Obwohl neu, blieb die MiG-29 in mehreren wichtigen Bereichen hinter den modernsten westlichen Jägern zurück. Beispielsweise hatten die Flugzeugkonstrukteure wenig Erfahrung mit Fly-by-Wire-Steuerungen oder leichten Verbundwerkstoffen für den Flugzeugzellenbau. Die ersten MiG-29-Versionen verwendeten ein herkömmliches hydraulisches Flugsteuerungssystem und einen Rumpf aus Aluminiumlegierung. Im Laufe der Zeit haben MiG-Designer diese Nachteile behoben, und spätere Varianten der MiG-29 enthielten Fly-by-Wire-Steuerungen und Verbundmaterialien.
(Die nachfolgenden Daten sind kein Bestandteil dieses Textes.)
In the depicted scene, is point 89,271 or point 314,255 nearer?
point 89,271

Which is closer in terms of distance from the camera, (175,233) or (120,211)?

Die Version MiG-29 OVT (OWT) hatte sogar bewegliche Vektordüsen zur Ausführung des “Kobramanövers”. Diese MiG konnte auf seinem Rückstrahl quasi in der Luft stehen, bzw. balancieren, um danach wie eine Rakete senkrecht nach oben in den Wolken zu verschwinden. Auf der ILA 2006 stahl die MiG-29 OVT dem neuen Eurofighter die Show.
Die MiG-29 stellte eine gewaltige Bedrohung für westliche Piloten dar. Die Radargeräte früherer sowjetischer Jäger waren nicht in der Lage, unter ihnen fliegende Flugzeuge von Bodenechos zu unterscheiden. Niedrig fliegende Flugzeuge konnten so der Entdeckung entgehen. Mit dem Doppler-Radar Phazotron NIIR N019 (NATO-Bezeichnung „Slot Back“), das ein Ziel in mehr als 100 km Entfernung erkennen kann, Infrarot-Tracking-Sensoren und einem Laser-Entfernungsmesser, der auf der MiG-29 mitgeführt wird, konnte ein Pilot fliegende Flugzeuge verfolgen und abschießen. Außerdem machte das am Helm montierte Zielgerät Shchel-3UM-1 des Piloten die MiG-29 zu einer sehr gefährlichen Bedrohung, sobald Gegner in Sichtweite kamen. Ein Pilot musste sein Flugzeug nicht mehr auf ein Ziel ausrichten und warten, bis die Sensoren seiner Raketen „aufgeschaltet“ waren, bevor er feuerte. Jetzt drehte der Pilot einfach seinen Kopf in Richtung eines Ziels, und der Helm richtete die Sensoren der Rakete auf das Ziel. Dieses „off boresight“-Verfahren zur „Winkelberechnung“ verschaffte dem MiG-29-Piloten einen großen Vorteil im Nahbereich.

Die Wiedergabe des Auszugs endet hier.